## Exercise instructions
Lines below containing the word "when" should be copied out.

*** Given data ***

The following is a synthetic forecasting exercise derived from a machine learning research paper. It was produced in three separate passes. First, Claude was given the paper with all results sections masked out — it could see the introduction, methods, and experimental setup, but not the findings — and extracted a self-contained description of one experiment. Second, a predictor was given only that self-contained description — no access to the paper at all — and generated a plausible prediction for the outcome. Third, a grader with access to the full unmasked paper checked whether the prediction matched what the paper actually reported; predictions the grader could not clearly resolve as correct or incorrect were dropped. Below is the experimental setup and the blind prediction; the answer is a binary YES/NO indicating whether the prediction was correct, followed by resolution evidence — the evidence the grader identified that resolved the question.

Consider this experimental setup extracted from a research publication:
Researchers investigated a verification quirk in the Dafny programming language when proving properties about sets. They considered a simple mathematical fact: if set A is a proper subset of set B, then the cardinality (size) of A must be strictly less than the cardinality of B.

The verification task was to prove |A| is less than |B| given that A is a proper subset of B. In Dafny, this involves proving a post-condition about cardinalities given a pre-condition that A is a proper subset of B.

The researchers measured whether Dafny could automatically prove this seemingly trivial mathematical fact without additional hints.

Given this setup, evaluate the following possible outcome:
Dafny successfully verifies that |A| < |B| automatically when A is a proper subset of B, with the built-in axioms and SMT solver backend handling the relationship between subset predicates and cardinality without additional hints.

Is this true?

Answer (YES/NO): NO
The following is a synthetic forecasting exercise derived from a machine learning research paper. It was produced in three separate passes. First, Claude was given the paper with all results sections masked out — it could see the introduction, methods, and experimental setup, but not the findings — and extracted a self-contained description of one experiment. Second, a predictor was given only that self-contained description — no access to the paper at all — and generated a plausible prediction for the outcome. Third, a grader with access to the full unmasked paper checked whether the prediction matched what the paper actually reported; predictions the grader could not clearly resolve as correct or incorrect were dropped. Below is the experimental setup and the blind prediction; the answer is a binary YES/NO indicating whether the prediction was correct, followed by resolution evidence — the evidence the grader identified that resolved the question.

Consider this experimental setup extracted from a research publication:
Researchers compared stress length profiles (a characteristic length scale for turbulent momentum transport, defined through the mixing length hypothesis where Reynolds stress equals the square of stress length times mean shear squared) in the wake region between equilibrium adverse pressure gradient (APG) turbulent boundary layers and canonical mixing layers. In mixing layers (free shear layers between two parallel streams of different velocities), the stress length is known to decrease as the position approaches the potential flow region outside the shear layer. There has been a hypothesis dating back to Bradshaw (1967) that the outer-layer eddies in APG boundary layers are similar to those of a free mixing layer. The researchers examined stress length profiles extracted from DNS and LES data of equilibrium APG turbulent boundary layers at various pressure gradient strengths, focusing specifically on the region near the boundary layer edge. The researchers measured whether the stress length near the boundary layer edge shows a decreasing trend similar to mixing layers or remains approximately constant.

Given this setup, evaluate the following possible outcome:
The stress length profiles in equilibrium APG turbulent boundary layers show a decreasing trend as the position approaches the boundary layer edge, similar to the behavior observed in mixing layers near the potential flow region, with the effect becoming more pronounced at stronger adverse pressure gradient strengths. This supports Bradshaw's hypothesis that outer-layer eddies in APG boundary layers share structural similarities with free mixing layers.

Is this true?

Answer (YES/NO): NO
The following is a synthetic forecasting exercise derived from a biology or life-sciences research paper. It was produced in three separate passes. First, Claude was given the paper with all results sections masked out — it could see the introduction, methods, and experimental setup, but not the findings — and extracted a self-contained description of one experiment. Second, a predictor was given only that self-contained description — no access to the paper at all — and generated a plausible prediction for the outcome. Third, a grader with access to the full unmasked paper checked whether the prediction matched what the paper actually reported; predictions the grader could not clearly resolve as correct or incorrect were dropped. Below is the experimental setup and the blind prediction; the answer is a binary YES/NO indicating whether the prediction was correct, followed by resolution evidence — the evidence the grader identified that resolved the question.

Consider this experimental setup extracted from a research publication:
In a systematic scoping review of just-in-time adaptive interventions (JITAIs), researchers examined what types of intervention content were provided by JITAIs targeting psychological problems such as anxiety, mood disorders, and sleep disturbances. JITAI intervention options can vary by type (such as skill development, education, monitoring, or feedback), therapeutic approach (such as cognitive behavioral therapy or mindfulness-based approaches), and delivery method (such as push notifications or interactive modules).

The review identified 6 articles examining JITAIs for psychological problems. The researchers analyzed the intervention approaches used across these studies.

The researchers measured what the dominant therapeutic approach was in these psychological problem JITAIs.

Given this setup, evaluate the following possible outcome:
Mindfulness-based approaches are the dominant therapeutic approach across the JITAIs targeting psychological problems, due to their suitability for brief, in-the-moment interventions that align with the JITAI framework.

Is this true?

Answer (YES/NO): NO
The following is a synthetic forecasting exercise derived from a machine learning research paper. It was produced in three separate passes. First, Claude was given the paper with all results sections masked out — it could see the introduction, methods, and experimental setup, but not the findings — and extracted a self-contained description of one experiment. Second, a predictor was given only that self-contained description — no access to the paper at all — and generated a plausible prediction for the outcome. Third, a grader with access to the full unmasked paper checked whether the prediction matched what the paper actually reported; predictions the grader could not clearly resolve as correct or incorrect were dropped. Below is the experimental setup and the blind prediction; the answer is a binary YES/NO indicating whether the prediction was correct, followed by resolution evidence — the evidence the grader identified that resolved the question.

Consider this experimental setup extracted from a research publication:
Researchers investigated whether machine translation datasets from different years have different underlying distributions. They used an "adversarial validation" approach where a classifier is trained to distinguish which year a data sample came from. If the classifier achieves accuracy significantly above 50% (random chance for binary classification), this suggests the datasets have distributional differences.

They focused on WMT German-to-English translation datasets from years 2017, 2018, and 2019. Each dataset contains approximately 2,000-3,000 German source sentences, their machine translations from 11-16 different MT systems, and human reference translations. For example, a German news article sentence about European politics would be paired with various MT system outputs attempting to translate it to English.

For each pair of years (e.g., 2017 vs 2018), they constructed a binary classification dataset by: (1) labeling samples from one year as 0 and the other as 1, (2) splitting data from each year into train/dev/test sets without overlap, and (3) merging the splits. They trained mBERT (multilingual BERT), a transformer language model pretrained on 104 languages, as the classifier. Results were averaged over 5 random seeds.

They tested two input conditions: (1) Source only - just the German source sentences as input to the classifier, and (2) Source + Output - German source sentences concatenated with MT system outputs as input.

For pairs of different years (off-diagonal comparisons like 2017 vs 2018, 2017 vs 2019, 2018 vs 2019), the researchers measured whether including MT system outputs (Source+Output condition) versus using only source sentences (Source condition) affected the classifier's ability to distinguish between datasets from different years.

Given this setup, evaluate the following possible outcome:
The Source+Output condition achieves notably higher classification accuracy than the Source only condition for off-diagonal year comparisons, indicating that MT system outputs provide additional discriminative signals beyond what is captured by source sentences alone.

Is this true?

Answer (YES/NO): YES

*** End of Given data ***
*** Given data ***

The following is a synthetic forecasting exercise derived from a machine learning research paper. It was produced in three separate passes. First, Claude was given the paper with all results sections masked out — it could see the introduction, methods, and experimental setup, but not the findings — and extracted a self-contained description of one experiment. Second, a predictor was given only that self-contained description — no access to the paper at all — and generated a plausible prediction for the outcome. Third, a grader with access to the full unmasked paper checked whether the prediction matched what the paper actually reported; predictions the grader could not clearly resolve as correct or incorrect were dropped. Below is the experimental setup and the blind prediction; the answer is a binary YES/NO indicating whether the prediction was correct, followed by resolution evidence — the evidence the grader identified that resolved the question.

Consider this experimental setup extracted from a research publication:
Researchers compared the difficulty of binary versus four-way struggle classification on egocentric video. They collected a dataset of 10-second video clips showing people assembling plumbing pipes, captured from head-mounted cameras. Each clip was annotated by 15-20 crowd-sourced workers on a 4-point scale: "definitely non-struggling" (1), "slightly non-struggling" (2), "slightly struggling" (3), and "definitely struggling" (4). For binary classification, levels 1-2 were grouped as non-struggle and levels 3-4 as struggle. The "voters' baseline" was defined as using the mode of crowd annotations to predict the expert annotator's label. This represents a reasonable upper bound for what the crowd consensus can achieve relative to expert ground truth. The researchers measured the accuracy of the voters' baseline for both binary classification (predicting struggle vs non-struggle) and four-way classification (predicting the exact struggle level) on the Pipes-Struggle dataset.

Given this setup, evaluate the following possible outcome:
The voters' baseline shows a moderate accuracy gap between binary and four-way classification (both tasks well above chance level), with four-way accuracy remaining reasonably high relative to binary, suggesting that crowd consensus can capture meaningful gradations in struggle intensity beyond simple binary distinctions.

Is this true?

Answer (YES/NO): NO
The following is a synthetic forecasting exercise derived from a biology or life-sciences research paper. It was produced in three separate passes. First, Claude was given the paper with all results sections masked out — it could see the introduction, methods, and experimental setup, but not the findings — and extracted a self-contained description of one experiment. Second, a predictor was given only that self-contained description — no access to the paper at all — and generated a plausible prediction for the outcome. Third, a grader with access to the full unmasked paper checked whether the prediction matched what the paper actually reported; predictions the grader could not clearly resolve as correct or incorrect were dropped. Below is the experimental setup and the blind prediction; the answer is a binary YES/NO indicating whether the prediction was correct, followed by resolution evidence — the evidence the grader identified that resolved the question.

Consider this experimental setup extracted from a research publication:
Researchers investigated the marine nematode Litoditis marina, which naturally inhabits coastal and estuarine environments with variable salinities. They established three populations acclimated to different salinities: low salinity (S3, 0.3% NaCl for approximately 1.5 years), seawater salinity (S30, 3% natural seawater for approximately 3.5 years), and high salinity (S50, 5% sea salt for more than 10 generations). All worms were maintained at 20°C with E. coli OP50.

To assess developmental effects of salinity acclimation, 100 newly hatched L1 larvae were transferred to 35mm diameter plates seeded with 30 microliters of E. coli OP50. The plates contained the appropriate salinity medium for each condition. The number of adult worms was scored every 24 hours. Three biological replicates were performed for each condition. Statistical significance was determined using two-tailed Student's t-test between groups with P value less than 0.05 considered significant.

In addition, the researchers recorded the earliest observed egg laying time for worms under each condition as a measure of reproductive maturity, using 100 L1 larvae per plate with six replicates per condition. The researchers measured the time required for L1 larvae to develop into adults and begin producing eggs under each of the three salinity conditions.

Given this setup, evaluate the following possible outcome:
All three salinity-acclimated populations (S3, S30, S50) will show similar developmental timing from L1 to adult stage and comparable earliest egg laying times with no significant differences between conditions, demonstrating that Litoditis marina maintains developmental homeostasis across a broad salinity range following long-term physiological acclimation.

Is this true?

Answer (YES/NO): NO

*** End of Given data ***

## Exercise solution
Researchers investigated a verification quirk in the Dafny programming language when proving properties about sets. They considered a simple mathematical fact: if set A is a proper subset of set B, then the cardinality (size) of A must be strictly less than the cardinality of B.
Dafny successfully verifies that |A| < |B| automatically when A is a proper subset of B, with the built-in axioms and SMT solver backend handling the relationship between subset predicates and cardinality without additional hints.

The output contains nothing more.